People play slot machines at Philadelphia Park Casino and Racetrack, June 25, 2007, in Bensalem, Pa. The owners of twelve Pennsylvania casinos have asked the state's highest court to declare that a tax on slot machine revenue is unconstitutional because the state doesn't impose it broadly on cash-paying electronic game terminals known as skill games that can be found in many bars and stores. Associated Press

HARRISBURG — The owners of 12 Pennsylvania casinos have asked the state’s highest court to declare that a tax on slot machine revenue is unconstitutional because the state doesn’t impose it broadly on cash-paying electronic game terminals known as skill games that can be found in many bars and stores.

The lawsuit, filed Monday, could endanger more than $1 billion in annual tax revenue that goes toward property tax rebates and economic development projects.

The state’s collection of the roughly 54% tax on casinos’ revenue from slot machines, but not on revenue from skill game terminals, violates constitutional guarantees designed to ensure that taxation is fair, the casino owners contend.

“There is no basis for requiring licensed entities to pay about half their slot machine revenue to the Commonwealth while allowing unlicensed entities to pay no tax on such revenue,” they argue in the lawsuit.

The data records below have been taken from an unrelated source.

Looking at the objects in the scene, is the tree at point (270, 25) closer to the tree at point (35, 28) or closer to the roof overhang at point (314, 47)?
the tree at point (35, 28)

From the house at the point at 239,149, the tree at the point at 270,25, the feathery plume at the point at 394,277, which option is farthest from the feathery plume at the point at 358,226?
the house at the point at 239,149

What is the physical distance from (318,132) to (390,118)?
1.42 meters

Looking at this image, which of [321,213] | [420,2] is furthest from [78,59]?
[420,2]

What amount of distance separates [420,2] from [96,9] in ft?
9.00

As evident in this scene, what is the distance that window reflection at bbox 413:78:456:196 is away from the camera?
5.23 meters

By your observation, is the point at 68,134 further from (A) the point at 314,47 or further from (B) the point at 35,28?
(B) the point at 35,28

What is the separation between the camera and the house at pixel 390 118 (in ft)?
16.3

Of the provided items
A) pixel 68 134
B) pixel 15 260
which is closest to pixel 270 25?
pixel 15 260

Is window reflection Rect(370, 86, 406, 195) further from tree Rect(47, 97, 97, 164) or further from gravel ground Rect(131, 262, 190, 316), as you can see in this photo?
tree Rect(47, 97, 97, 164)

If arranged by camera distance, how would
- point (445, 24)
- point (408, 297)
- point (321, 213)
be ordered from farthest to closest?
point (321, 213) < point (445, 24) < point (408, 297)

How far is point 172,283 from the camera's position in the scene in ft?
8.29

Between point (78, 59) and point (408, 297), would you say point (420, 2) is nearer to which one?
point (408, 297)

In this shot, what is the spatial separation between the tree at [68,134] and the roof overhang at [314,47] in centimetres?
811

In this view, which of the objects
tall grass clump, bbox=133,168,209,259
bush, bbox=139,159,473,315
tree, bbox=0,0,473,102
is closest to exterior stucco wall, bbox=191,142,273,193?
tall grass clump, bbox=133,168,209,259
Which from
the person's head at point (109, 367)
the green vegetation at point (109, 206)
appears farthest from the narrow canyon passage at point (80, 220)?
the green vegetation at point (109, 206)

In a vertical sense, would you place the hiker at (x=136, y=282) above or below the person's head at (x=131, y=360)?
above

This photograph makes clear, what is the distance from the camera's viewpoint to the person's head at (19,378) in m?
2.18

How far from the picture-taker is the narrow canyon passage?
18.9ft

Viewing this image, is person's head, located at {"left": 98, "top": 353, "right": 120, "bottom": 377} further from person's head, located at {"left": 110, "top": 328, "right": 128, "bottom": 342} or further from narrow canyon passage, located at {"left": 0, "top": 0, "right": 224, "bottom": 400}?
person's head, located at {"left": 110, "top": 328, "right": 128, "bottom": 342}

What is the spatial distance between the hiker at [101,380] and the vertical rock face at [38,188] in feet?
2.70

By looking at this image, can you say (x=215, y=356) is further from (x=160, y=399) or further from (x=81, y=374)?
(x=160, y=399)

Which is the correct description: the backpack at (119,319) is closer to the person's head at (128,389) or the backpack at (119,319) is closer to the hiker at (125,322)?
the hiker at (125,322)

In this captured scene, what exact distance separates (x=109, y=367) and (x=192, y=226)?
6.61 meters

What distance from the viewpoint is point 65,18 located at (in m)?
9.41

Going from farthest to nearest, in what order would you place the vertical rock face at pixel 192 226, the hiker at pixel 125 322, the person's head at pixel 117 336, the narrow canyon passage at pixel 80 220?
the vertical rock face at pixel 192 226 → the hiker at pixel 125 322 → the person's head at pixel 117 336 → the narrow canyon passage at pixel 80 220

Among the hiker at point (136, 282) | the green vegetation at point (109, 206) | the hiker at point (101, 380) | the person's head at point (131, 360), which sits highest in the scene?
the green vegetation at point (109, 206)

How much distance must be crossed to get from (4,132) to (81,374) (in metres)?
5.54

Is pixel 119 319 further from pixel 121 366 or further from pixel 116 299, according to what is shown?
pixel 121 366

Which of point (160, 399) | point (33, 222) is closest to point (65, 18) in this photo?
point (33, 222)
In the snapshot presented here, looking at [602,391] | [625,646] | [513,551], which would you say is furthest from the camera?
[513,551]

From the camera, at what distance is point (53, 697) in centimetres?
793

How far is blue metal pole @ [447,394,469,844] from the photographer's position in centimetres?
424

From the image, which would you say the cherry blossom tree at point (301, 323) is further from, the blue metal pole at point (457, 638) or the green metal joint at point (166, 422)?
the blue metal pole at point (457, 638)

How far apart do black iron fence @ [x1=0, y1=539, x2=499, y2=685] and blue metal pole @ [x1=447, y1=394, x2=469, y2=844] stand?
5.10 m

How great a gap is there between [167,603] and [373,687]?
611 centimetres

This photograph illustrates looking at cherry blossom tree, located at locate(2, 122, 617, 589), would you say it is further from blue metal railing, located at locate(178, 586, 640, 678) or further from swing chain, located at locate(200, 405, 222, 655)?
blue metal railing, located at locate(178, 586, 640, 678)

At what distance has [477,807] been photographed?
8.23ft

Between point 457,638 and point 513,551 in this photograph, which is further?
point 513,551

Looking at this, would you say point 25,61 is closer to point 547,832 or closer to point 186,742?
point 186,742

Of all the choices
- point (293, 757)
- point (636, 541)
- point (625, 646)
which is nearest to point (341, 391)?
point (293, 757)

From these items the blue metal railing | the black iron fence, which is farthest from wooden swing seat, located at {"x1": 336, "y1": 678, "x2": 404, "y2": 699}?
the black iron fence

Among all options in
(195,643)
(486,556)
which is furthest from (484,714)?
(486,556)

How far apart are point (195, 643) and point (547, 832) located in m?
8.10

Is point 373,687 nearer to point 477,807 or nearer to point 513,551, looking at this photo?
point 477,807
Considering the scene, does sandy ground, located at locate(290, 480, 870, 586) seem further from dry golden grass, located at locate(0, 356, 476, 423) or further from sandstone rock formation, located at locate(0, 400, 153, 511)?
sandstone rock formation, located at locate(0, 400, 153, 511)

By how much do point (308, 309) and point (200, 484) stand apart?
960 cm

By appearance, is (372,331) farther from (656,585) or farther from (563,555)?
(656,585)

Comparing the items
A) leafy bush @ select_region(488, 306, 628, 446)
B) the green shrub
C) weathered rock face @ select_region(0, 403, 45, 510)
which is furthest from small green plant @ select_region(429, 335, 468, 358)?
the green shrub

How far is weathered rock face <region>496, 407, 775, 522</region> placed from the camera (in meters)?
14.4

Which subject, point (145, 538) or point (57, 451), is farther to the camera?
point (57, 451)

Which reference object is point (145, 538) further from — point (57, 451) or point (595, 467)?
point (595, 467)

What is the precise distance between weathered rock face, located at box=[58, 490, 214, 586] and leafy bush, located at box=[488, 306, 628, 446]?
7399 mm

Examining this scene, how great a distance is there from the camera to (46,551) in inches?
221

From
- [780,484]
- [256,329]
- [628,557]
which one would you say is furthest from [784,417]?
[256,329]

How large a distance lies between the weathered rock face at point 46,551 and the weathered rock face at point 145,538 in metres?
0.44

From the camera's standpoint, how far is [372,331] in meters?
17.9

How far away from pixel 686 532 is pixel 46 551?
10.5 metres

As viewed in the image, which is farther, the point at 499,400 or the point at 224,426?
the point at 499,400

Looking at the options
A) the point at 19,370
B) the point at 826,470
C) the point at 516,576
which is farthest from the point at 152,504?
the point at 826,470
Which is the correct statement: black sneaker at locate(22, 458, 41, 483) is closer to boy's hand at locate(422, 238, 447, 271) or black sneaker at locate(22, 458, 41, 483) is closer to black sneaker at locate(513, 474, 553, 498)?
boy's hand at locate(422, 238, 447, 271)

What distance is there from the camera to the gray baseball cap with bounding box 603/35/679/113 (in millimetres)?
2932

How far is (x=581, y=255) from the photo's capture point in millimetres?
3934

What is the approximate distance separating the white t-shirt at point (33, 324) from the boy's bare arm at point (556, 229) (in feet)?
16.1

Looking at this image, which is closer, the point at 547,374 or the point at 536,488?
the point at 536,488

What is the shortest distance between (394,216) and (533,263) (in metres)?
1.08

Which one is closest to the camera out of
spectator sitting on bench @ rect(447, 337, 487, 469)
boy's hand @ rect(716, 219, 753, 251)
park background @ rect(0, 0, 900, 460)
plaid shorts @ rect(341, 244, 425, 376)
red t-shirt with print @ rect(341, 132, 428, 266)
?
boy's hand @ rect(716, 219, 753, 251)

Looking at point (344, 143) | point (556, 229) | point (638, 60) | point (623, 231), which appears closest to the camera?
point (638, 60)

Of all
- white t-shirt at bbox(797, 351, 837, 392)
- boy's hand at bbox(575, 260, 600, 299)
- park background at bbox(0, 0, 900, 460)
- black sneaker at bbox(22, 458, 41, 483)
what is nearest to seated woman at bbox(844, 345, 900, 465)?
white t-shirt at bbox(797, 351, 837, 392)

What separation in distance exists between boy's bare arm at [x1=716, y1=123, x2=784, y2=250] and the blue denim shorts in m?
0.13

The lawsuit asks the court to force the state to apply the same tax rate to skill games or to bar it from collecting taxes on slot machines.

The casinos’ owners include dozens of principals, as well as major casino companies such as Caesars Entertainment Inc. and Penn Entertainment Inc.

The state Department of Revenue declined to comment on the lawsuit. The Pennsylvania Gaming Control Board said it had just learned of lawsuit and was evaluating it.

Pennsylvania brings in more tax revenue from casinos than any other state, according to American Gaming Association figures.

The fate of the lawsuit, filed by the owners of 12 of the state’s 17 licensed and operating casinos, is likely tied to the outcome of a separate lawsuit that the state Supreme Court is considering.

That case — between the state attorney general’s office and Pace-O-Matic Inc., a maker of skill games — could decide whether the skill games that have become commonplace in nonprofit clubs, convenience stores, bars and elsewhere are unlicensed gambling machines and, as a result, must be shut down.

A lower court found that the Pace-O-Matic games are based on a player’s ability and not solely on chance, like slot machines and other traditional gambling games that are regulated by the state.

For years, the state has maintained that the devices are unlicensed gambling machines that are operating illegally and subject to seizure by police. Machine makers, distributors and retailers contend that they are legal, if unregulated, games that are not subject to state gambling control laws.

Lawmakers have long discussed regulating and taxing the devices, but any agreement has been elusive.

It’s unclear exactly how many skill game terminals there are in Pennsylvania, but the American Gaming Association estimates there are at least 67,000, which would be more than any other state.

Casinos operate roughly 25,000 regulated slot machines on which gamblers wagered almost $32 billion last year and lost just over $2.4 billion. The state and casinos effectively split that amount.